The associate professors of finance document the recent rise in the side-by-side management of mutual funds and actively managed exchange traded funds.
Adam Aiken and Kate Upton, both associate professors of finance in the Martha and Spencer Love School of Business, co-authored “Side-by-side management of mutual funds and actively managed exchange traded funds,” which is published in The Financial Review.
The professors, along with co-author Eli Sherrill, associate professor of finance at Illinois State University, focus on how the mutual fund family makes the decision to open a side-by-side (SBS) management of mutual funds and actively managed exchange traded funds (AMETFs), as well as how the SBS relationship shapes the incentives faced by mutual fund managers, the impact this has on fund returns, and the subsequent reaction of their investors.

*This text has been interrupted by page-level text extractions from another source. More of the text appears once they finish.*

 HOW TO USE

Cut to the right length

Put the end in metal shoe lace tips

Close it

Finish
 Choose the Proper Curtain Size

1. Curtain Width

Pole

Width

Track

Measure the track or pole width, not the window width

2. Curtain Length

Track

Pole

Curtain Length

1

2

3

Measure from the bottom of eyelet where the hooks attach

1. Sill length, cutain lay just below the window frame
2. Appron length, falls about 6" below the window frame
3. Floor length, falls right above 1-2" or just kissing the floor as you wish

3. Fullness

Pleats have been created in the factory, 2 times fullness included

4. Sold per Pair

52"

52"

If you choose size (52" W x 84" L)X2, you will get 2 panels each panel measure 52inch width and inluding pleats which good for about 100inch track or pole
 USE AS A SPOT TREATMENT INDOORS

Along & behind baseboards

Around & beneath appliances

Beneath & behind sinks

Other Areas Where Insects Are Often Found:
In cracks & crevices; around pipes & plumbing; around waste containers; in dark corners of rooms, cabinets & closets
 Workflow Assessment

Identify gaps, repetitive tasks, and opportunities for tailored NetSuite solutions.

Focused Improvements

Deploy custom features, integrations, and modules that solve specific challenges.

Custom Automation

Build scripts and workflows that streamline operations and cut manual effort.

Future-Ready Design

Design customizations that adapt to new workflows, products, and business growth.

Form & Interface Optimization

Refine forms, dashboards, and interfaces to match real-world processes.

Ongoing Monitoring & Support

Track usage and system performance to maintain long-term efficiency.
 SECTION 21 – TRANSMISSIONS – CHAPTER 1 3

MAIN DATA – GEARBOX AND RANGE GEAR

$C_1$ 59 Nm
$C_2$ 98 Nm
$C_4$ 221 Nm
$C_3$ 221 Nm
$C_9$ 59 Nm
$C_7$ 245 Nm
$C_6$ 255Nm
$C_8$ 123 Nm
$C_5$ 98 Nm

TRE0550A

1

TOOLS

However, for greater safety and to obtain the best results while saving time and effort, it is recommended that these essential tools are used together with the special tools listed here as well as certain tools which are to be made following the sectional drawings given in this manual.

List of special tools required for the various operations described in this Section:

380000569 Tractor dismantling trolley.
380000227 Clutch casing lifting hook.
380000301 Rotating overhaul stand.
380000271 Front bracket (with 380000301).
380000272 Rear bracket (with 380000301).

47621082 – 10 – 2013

“We document the recent rise in the side-by-side (SBS) management of mutual funds and actively managed ETFs (AMETFs),” the authors wrote in the paper’s abstract. “Although these funds are run in a SBS manner, only 21% share an investment objective code. This relationship is started by families with more ETF experience and is not used to reward “star” managers. On average, mutual funds with SBS AMETFs perform similarly to comparable funds after SBS formation; however, their flows fall when pairs share the same investment objective. We find evidence of both a substitution effect and conflicts of interest between SBS funds, depending on the contracting and organizational structures.”
Aiken joined Elon in 2015 after receiving a doctorate in finance from Arizona State University. His research interests include financial institutions and performance measurement, with a particular focus on hedge funds. In 2020, he was named a “Top 50 Undergraduate Business Professor” by Poets&Quants.
After earning her doctorate in finance from the University of Alabama in 2014, Upton joined Elon, where she also holds the position of director of the William Garrard Reed Finance Center. Her research interests include corporate finance-capital structure with a focus on debt heterogeneity, and investments, specifically hedge funds, mutual funds and corporate bonds. She is the 2021 recipient of Elon’s Steven and Patricia House Excellence in Mentoring Award.